Material provided:
-- Opening Marker --

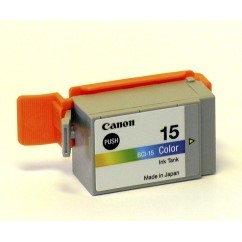 Blekk CANON BCI-15CMY farge (2)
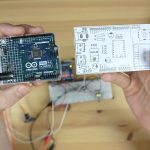 PCB Designed To Sit On Top Of Arduino Uno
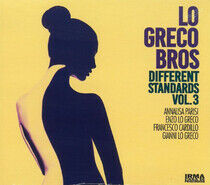 Lo Greco Bros - Different Standards 3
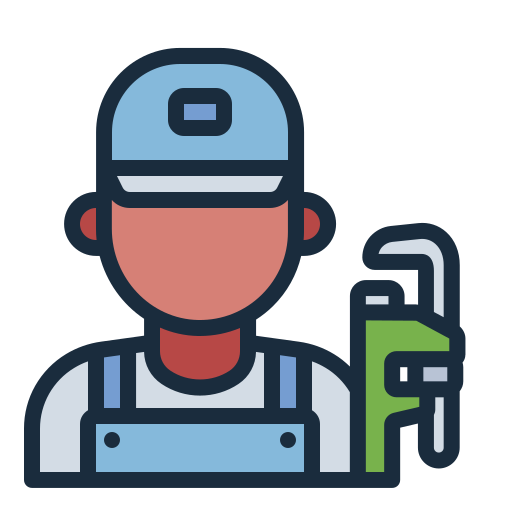 A Son of a Plumber Logo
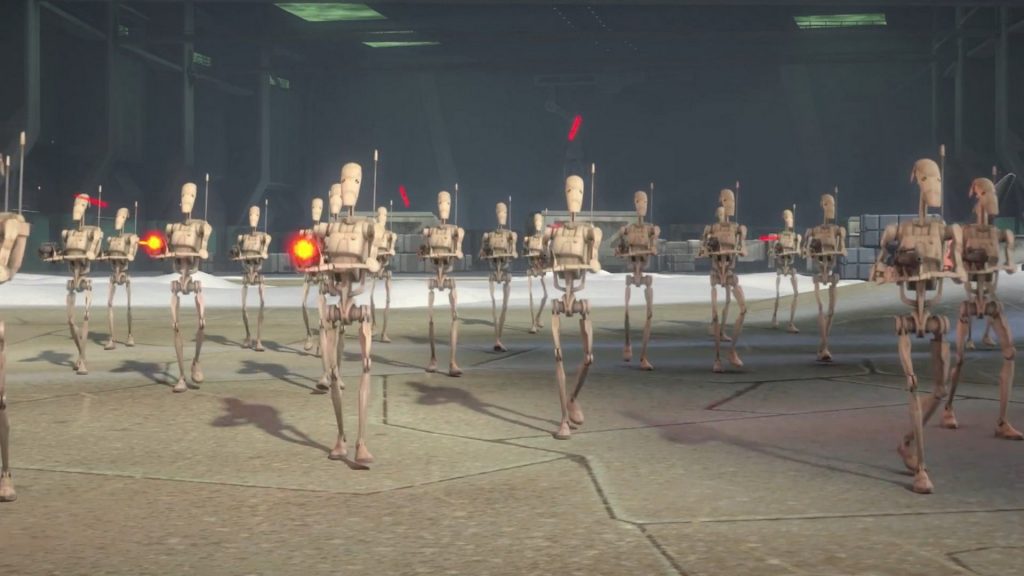 The Last Battle Preview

-- Closing Marker --

Directive: Reproduce the caption text of every row above word for word, one per line, and leave the pictures out of your answer.

Result of the task:
 Blekk CANON BCI-15CMY farge (2)
 PCB Designed To Sit On Top Of Arduino Uno
 Lo Greco Bros - Different Standards 3
 A Son of a Plumber Logo
 The Last Battle Preview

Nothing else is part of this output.